Introduction
An unprecedented surge in deportations in recent years has affected tens of thousands, perhaps hundreds of thousands of American children. The traumatic experience of losing a parent for an entire childhood — or being forced to move abroad to remain with that parent — is certain to have a profound impact on the mental health of these U.S. citizen children, according to researchers who have begun a study of this population.
This week, researchers based in Texas, California and Mexico released a joint announcement about a project they began last year to survey deportees’ American-citizen kids. Lead researcher Luis Zayas, dean of the School of Social Work at the University of Texas at Austin, said he wanted to draw attention to his team’s work now because Congress has begun serious negotiations on immigration reform proposals. Zayas hopes legislators take into account the welfare of children whose parents face deportation.
“It’s disturbing because these children are citizens,” Zayas said. “Our country is not accustomed to turning people into exiles.”
The University of California at Davis’ Center for Reducing Health Disparities is also collaborating on the project, along with Mexico’s National Institute of Psychiatry.
The study, expected to be done by next year, is funded with a $182,000 grant from the National Institute of Child Health and Human Development of the National Institutes of Health.
Researchers are interviewing a total of about 80 children in the Austin, Texas, and Sacramento, Calif., areas, as well as children who’ve moved to Mexico to be with parents.
The investigators are asking community groups to help them identify children to interview, and they are promising confidentiality to participants. Two researchers in Missouri and Southern Illinois are also conducting interviews. Most children will probably be between 10 and 15-years-old.
Clinical internal medicine expert Sergio Aguilar-Gaxiola, director of the UC Davis Center for Reducing Health Disparities, said: “We know that family separation can be catastrophic for children in critical stages of their development. Childhood adversity is one of the strongest indicators for early-onset mental health disorders, as well as for the premature manifestation of chronic health conditions.”
In Mexico, researchers will interview children born and raised in America, who have since been uprooted.
A deportation-related move to Mexico “tears away” children from “peers, schools and communities they know. And it is done under government coercion,” Zayas said. “In all of the cases I’ve studied and evaluated, families would have gone to small towns and hamlets [in Mexico] with minimal schooling and to impoverished conditions.”
Zayas said he hopes the evidence researchers produce will be “considered by those who make immigration laws and those who implement them.”
Some of the children affected by deportations have parents who are both undocumented. Others have so-called “mixed status” families, with one parent who is a U.S. citizen or a legal permanent resident and one parent who is undocumented.
The Center for Public Integrity and KQED public radio in California recently reported on the circumstances of U.S. citizens, many with children, who thought they could sponsor their undocumented spouses for legal status with relative ease.
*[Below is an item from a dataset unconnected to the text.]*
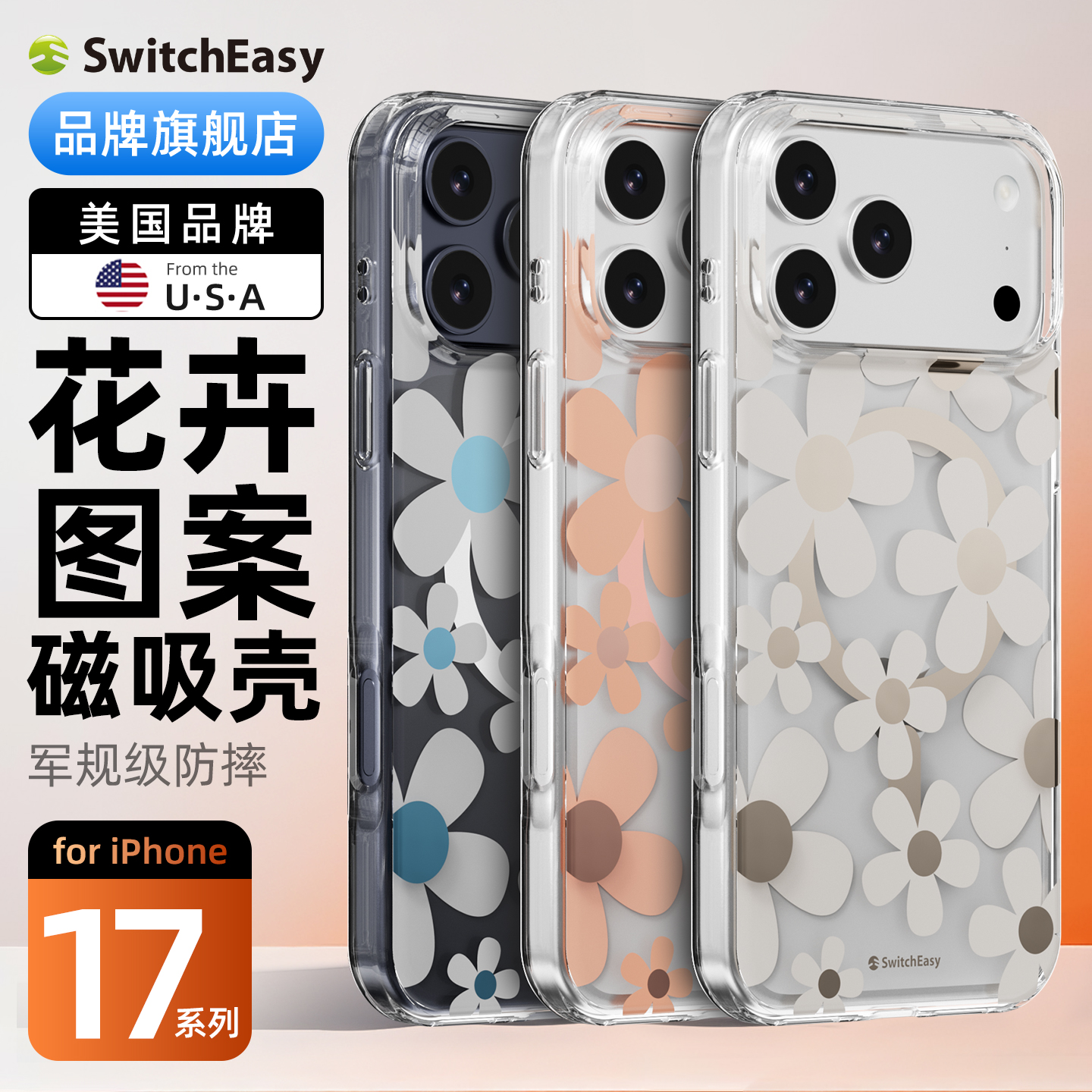 switcheasy适用新款苹果17Promax手机壳磁吸17Air防摔iPhone17Pro保护套17透明3D立体图案pm全包防摔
They do have that right to sponsor a spouse. But when they begin the process, their foreign spouses are eventually told that Congress requires them to stay out of the United States for 10 years, or more, as a punishment before they can become legal residents.
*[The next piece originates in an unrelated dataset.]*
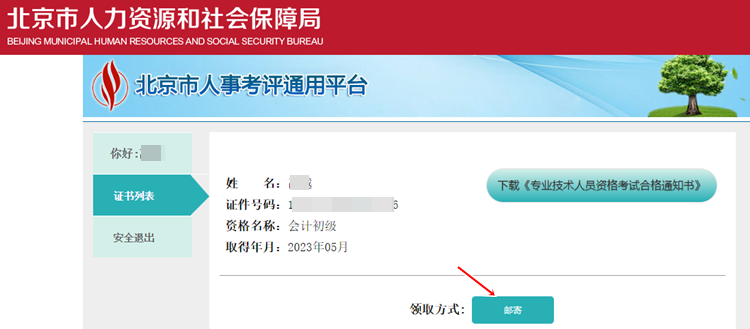 通知：北京市2023年初級(jí)會(huì)計(jì)證書(shū)即日起開(kāi)始核發(fā)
This form of mandatory punishment has resulted in many children being separated from parents. Bethany Gonzalez’s two sons, for example, won’t be able to live with their father Jimi in the United States until 2018. By then the Iowa boys will be adults.
Other Americans have moved with their children abroad, and are raising them with spouses in precarious surroundings. Margot Bruemmer of New Jersey, a mother of two, recently visited Congress to urge legislators not to forget the plight of Americans who’ve been forced to leave the United States to keep families together. She told the Center that she has faced kidnapping and extortion threats in Veracruz, Mexico, where she moved so her family can stay together.
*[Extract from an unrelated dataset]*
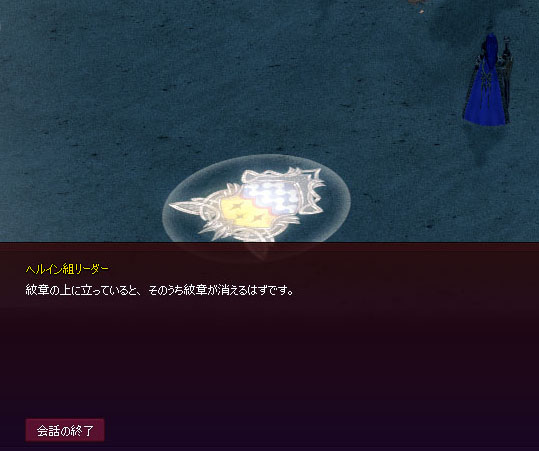消える…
Statistics on how many children are affected by deportation or parents being barred from the United States are hard to come by. In 2012, Congress began receiving periodic reports from immigration officials on deportees who claim to have U.S.-born children.
In March of 2012, a Department of Homeland Security report to Congress estimated that during the six months between January and June of 2011, more than 46,400 people claiming to have U.S.-born children were deported from the United States or were otherwise “excluded,” perhaps after losing a legal proceeding to remain here.
Last year, an immigration official told the Center for Public Integrity that 74 percent of this group of deportees had criminal records, but that claim was not included in the report to Congress and no details were released separately.
Academic investigators who have examined deportation records say that deportees’ minor traffic violations and prior immigration violations have cast them into the category of criminal offenders. The Arizona Republic reported in 2011 that 60 percent of all deportees turned over to immigration authorities by local law enforcement agencies had no criminal records or only low-level offenses.
According to more recent records obtained by the Applied Research Center, which focuses on immigration policies, between July 2010 and September 2012, more than 105,500 people claiming to have U.S.-citizen children were deported. More than 99,200 other people claiming to be parents of U.S. citizens were also excluded, found inadmissible or volunteered to leave.
The Pew Hispanic Center estimated that in 2008, the number of children in “mixed status” families — with an undocumented parent — grew from 2.7 million in 2003 to 4 million in 2008.